Snoras Ex-Owners Used Bank for Gain, U.K. Court Claim Says

Bankas Snoras AB’s former owners siphoned away money through transfers to personal accounts, collateral for loans, and fake real estate deals using a web of offshore entities, the bank said in a London court filing.

Vladimir Antonov and Raimondas Baranauskas used banks including HSBC Private Bank SA and Julius Baer & Co AG to transfer Snoras assets as collateral for loans to companies owned by or associated with Antonov, the lender said in a June 21 filing made public yesterday. Some of the loans weren’t repaid and the securities were forfeited, it said.

Bankas Snoras, once Lithuania’s third-biggest lender by deposits, is suing its former owners for 492 million euros ($613.5 million). They were detained in London in November after Lithuanian authorities issued a European arrest warrant on claims they forged documents and fixed accounts to siphon at least 1.7 billion litas ($610 million) from Snoras, causing its collapse. Both men deny the claims and are fighting them.

Brendan McNamara, a spokesman for London-based HSBC Group Plc, and Kevin Gold, a lawyer from Mishcon de Reya in London representing the men, declined to comment on the lawsuit.

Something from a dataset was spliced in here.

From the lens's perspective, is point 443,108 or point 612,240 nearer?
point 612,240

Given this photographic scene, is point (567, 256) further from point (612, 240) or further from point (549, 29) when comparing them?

Antonov had some of the Vilnius-based bank’s securities transferred to his personal account, and about 40,000 euros of that may have been used to make a mortgage payment on a chalet in France, the claim said, citing a Lithuanian Central Bank report. Antonov, who is Russian, says the case may be politically motivated and believes his life may be in danger if he returns. They are fighting their extradition in a pending London case.

‘Commercially Unjustifiable’

The pair had companies domiciled in the Dominican Republic, Cayman Islands, Cyprus, Belize and the Bahamas to evade detection, according to the claim.

Antonov instructed Snoras to pay “excessive and commercially unjustifiable price” for properties in Riga, Latvia, from companies owned by or connected to him, losing the bank at least 17 million euros, according to the filing.

In one deal, Cyprus-based and Antonov-linked Bandiron Corporation Limited bought the headquarters of Latvijas Krajbanka AS from Red Projekts SIA for 5.9 million lati ($10.6 million), then sold it three days later to Snoras for 23.2 million lati, the claim said.

Part of the money that was alleged to have been transferred went to AirBaltic AS, a Latvian airline partly owned by a company associated with Antonov, the claim said.

Money was also transferred from a Swiss fund owned by Antonov to a Latvijas Krajbanka AS account for Gemini Investment Fund Limited, the claim said. Gemini is a company owned by, or controlled by or connected with Antonov, according to the claim. Gemini had lent Swedish Automobile NV, Saab Automobile’s Dutch owner, a 25 million-euro loan in June 2011.